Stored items
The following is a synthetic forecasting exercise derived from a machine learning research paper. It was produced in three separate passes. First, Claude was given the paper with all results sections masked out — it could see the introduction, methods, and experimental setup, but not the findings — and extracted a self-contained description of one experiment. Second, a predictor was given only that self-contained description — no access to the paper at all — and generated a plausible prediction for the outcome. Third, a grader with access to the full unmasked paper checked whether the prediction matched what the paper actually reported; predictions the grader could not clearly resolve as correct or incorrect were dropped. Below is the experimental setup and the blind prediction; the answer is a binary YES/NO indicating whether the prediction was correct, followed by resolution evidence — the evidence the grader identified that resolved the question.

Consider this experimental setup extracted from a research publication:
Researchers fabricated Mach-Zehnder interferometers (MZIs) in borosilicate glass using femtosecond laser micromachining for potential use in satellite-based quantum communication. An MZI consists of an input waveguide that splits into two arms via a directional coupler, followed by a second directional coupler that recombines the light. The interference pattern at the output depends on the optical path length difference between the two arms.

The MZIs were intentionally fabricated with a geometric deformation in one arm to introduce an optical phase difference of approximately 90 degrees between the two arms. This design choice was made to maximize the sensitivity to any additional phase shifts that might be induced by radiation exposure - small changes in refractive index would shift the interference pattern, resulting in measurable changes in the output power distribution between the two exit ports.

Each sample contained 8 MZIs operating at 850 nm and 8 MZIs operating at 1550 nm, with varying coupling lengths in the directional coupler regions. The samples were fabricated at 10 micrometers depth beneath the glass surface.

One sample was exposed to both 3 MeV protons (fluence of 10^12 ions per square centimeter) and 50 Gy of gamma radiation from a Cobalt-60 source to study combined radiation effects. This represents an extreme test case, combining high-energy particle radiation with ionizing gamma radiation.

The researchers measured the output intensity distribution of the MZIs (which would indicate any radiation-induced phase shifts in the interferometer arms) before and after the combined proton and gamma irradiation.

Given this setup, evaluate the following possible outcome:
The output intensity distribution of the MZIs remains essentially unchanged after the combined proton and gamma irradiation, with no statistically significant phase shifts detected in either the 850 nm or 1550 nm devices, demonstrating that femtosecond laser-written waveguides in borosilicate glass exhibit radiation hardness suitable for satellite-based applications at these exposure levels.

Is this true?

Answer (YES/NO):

#### [Exercise aim]
Please make your reply exactly the lines from the one containing "One sample was" through the end of the entries above, and nothing more.

#### [Written answer]
One sample was exposed to both 3 MeV protons (fluence of 10^12 ions per square centimeter) and 50 Gy of gamma radiation from a Cobalt-60 source to study combined radiation effects. This represents an extreme test case, combining high-energy particle radiation with ionizing gamma radiation.

The researchers measured the output intensity distribution of the MZIs (which would indicate any radiation-induced phase shifts in the interferometer arms) before and after the combined proton and gamma irradiation.

Given this setup, evaluate the following possible outcome:
The output intensity distribution of the MZIs remains essentially unchanged after the combined proton and gamma irradiation, with no statistically significant phase shifts detected in either the 850 nm or 1550 nm devices, demonstrating that femtosecond laser-written waveguides in borosilicate glass exhibit radiation hardness suitable for satellite-based applications at these exposure levels.

Is this true?

Answer (YES/NO):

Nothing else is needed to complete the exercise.